Exercise instructions
Could you render the records below as a JSON list of strings, one string per line, with blank lines skipped and the pictures left out?

Source material
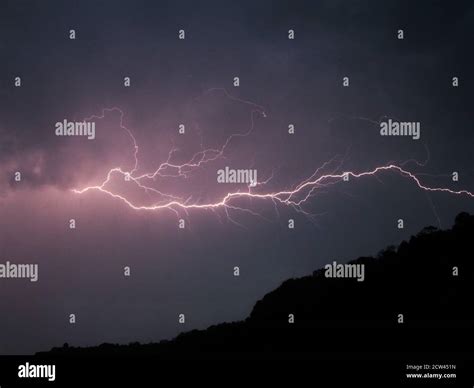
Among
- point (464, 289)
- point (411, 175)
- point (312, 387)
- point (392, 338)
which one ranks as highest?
point (411, 175)

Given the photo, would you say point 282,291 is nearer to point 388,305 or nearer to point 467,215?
point 388,305

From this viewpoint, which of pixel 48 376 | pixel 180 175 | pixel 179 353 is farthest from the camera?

Full answer
[
  "Among",
  "- point (464, 289)",
  "- point (411, 175)",
  "- point (312, 387)",
  "- point (392, 338)",
  "which one ranks as highest?",
  "point (411, 175)",
  "Given the photo, would you say point 282,291 is nearer to point 388,305 or nearer to point 467,215?",
  "point 388,305",
  "From this viewpoint, which of pixel 48 376 | pixel 180 175 | pixel 179 353 is farthest from the camera?"
]